The battle aura on the assassin’s palm suddenly reversed, creating a powerful suction force that trapped Celicia’s hand. Taking Celicia’s blow head-on had clearly injured her, but it had served its purpose. The princess now had nowhere to run.
“Therefore, I believe I can still kill you.”
The assassin’s right hand was already raised high. She held the dagger in a reverse grip, aimed at a vital point, ensuring this next blow would be precise, powerful, and absolutely lethal.
Death, once again, raised its scythe.
This time, it was truly checkmate.
…
“Damn it, what in the ever-loving hell was I thinking?!”
Huddled in the corner, Ewan suddenly slapped himself hard across the face, the stinging pain a desperate attempt to snap himself out of the dark, seductive, and utterly unforgivable line of thought he’d been entertaining.
He couldn’t believe himself. He had actually, for one horrifying moment, wanted Celicia to die. For his own selfish survival, he had been rooting for the assassin.
“It’s true,” his treacherous mind whispered. “If Celicia dies, no one will ever know what I did. I’d get to live.”
“But… after what I did to her… to an innocent young woman… I was actually thinking of letting her be murdered, just to save my own skin?”
“What kind of ultimate, rock-bottom, shameless, irredeemable scumbag does that make me?! She’s the innocent one here! None of this was her fault!”
Ewan slammed his fist onto the floor, the sharp pain a welcome anchor in his sea of self-loathing. And with that clarity came a crushing, suffocating wave of guilt.
He was right. From start to finish, Celicia was blameless. She had been invited to this room because of his cowardice, drugged because of his villainy, and had her purity stolen because of his foolishness. And now, because of his one, single, idiotic oversight, she was about to lose her life.
This wasn’t her story. She was supposed to meet the love of her life, to have a happy, brilliant future. She was not supposed to die here, in this room, because of him!
“No. I can’t just stand by and watch this happen. I have to help her!”
Ewan clenched his fists, a sliver of desperate resolve burning in his eyes. But as he looked up at the life-and-death struggle unfolding before him, that resolve quickly guttered and died.
“How… how the hell am I supposed to help?”
He couldn’t even follow the assassin’s movements. He had no divine blessing. He recognized the assassin’s ritual as that of a Dark Priestess from the novel, a profane rite to borrow power from a dark god. That was a tier of power so far beyond him it was laughable.
He was a pampered duke’s son. A disposable blond villain whose only purpose was to be a stepping stone. He was a first-year slacker at a magic academy whose entire known repertoire of spells consisted of a single, useless “Light” cantrip.
He was completely and utterly useless.
“Maybe… the best way I can help… is by not getting in the way?”
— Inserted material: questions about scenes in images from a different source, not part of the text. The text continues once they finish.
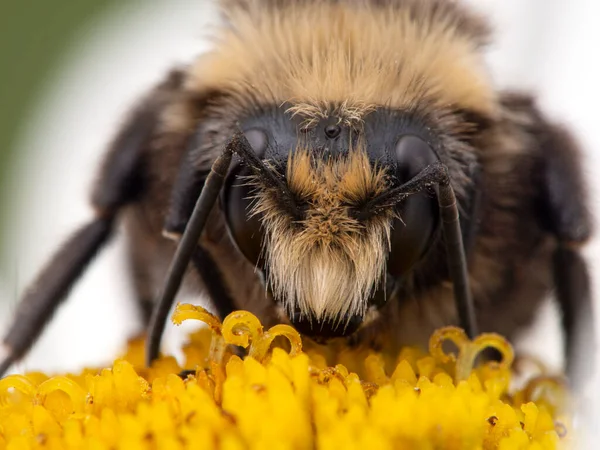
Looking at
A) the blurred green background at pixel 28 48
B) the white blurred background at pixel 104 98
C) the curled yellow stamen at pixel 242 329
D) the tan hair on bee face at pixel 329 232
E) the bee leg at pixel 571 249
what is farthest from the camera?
the blurred green background at pixel 28 48

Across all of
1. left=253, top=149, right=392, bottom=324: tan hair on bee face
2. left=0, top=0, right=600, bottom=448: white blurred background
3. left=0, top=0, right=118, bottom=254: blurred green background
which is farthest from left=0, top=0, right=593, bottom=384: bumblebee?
left=0, top=0, right=118, bottom=254: blurred green background

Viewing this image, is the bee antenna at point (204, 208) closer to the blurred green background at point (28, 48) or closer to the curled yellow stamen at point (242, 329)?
the curled yellow stamen at point (242, 329)

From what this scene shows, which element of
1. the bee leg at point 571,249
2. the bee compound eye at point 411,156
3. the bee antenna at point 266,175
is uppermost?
the bee compound eye at point 411,156

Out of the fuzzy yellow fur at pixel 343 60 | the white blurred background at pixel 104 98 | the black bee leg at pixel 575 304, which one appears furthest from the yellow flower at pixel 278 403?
the white blurred background at pixel 104 98

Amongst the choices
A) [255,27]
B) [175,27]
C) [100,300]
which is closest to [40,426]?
[255,27]

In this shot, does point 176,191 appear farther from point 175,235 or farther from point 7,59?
point 7,59

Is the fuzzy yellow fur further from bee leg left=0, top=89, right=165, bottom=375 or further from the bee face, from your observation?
bee leg left=0, top=89, right=165, bottom=375

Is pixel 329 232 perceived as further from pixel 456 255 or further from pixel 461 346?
pixel 461 346
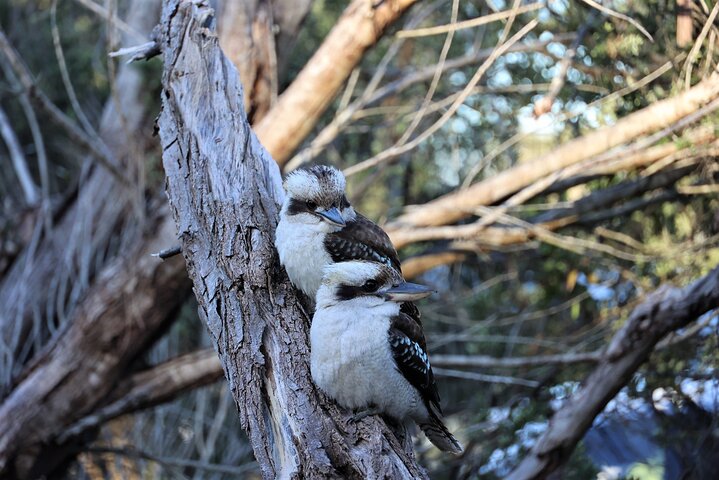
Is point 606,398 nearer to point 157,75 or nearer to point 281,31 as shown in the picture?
point 281,31

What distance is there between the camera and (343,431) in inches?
102

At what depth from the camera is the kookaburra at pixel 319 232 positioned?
2.90 meters

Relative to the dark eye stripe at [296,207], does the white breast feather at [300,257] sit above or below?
below

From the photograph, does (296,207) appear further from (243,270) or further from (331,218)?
(243,270)

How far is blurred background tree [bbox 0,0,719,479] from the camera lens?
15.2 feet

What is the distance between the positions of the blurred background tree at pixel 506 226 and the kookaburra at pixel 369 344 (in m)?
1.68

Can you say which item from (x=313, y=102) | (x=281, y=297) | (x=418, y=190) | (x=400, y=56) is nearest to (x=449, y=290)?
(x=418, y=190)

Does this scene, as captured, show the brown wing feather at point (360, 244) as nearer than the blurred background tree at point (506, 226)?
Yes

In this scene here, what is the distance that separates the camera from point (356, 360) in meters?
2.58

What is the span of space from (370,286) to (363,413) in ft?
1.23

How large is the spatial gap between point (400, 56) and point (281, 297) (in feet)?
17.9

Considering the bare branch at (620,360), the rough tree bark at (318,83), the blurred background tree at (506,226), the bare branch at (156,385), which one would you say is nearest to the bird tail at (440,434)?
the bare branch at (620,360)

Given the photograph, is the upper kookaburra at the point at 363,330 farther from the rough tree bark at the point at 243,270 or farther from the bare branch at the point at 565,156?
the bare branch at the point at 565,156

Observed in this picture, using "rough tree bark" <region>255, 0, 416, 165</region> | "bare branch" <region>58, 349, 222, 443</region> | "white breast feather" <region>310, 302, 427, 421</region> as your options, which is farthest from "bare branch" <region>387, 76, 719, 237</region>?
"white breast feather" <region>310, 302, 427, 421</region>
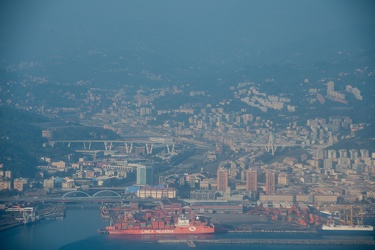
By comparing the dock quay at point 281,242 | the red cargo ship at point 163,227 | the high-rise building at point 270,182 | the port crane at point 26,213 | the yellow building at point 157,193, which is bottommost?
the dock quay at point 281,242

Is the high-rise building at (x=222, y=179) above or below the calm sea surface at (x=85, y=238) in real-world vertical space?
above

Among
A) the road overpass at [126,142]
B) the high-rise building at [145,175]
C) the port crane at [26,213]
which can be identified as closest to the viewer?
the port crane at [26,213]

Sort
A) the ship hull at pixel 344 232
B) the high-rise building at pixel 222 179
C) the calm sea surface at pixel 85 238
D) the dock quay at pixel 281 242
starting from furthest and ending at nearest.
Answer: the high-rise building at pixel 222 179, the ship hull at pixel 344 232, the dock quay at pixel 281 242, the calm sea surface at pixel 85 238

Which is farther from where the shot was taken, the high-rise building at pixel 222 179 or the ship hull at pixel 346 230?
the high-rise building at pixel 222 179

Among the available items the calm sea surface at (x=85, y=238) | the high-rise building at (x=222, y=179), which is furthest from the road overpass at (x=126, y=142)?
the calm sea surface at (x=85, y=238)

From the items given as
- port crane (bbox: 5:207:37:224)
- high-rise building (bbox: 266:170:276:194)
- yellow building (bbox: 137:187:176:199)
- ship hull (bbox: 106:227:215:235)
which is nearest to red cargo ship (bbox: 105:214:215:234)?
ship hull (bbox: 106:227:215:235)

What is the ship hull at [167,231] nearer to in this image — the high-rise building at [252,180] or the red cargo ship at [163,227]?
the red cargo ship at [163,227]

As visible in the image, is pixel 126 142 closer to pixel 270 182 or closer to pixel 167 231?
pixel 270 182

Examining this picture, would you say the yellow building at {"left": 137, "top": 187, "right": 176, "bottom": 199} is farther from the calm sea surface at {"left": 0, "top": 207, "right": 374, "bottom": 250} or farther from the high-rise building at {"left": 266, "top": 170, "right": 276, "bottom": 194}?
the calm sea surface at {"left": 0, "top": 207, "right": 374, "bottom": 250}
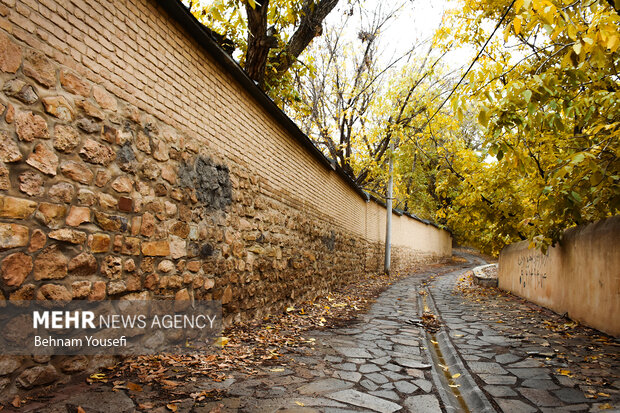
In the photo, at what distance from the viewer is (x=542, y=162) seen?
6617 millimetres

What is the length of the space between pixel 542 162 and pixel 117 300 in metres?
6.92

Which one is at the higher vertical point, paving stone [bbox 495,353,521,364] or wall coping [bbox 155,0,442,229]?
wall coping [bbox 155,0,442,229]

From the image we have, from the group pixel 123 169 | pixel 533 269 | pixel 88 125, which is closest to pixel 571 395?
pixel 123 169

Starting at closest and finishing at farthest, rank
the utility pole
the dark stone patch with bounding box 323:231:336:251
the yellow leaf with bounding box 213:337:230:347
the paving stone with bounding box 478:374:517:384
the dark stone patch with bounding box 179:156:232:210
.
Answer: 1. the paving stone with bounding box 478:374:517:384
2. the dark stone patch with bounding box 179:156:232:210
3. the yellow leaf with bounding box 213:337:230:347
4. the dark stone patch with bounding box 323:231:336:251
5. the utility pole

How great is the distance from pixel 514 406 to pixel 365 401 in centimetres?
115

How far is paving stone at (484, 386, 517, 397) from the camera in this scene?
314 centimetres

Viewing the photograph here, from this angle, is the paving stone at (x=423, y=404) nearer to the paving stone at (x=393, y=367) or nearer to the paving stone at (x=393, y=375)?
the paving stone at (x=393, y=375)

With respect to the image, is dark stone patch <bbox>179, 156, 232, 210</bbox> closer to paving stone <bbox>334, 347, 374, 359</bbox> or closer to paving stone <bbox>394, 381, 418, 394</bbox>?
paving stone <bbox>334, 347, 374, 359</bbox>

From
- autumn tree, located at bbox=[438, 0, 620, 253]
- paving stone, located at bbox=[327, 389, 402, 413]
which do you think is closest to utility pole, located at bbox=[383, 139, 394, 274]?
autumn tree, located at bbox=[438, 0, 620, 253]

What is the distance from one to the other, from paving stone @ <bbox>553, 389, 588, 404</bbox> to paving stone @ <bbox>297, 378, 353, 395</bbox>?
1699mm

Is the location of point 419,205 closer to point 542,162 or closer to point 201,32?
point 542,162

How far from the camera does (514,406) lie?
9.49ft

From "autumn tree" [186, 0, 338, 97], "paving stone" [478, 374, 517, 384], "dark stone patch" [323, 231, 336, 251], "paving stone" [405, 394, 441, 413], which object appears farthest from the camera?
"dark stone patch" [323, 231, 336, 251]

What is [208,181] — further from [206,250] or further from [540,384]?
[540,384]
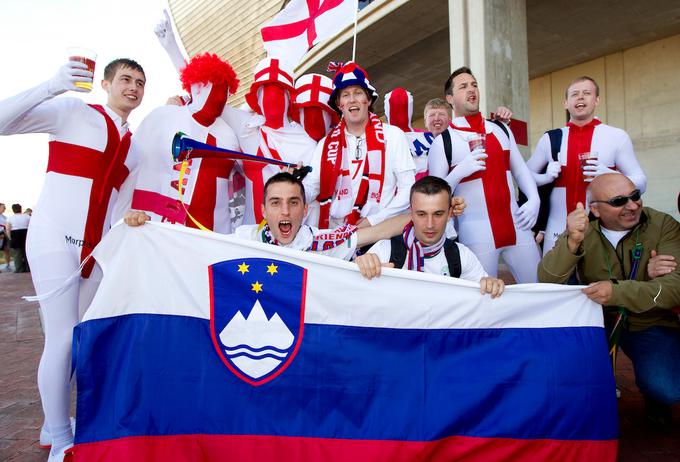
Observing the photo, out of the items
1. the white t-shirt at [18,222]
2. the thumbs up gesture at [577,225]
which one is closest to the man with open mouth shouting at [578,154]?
the thumbs up gesture at [577,225]

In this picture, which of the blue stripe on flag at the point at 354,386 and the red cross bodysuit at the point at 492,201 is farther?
the red cross bodysuit at the point at 492,201

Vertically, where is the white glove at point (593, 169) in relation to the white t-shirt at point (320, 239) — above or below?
above

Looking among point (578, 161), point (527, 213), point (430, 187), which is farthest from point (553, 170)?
point (430, 187)

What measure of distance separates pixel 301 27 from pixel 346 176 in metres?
2.31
He was like one of those well-meaning but incompetent characters in a bad drama who only makes things worse. Perhaps just staying put was the best, most heroic thing he could do.
“Celicia can win. She has to,” Ewan muttered, the words a desperate prayer to convince his own cowardly heart. “She’s so strong… she doesn’t need my help.”
…
Click.
A soft, crisp sound suddenly echoed from behind him. It was the distinct sound of a lock disengaging.
“It is almost over. You may leave now, Ewan Campbell.”
The same weak, disembodied voice from before whispered in his ear.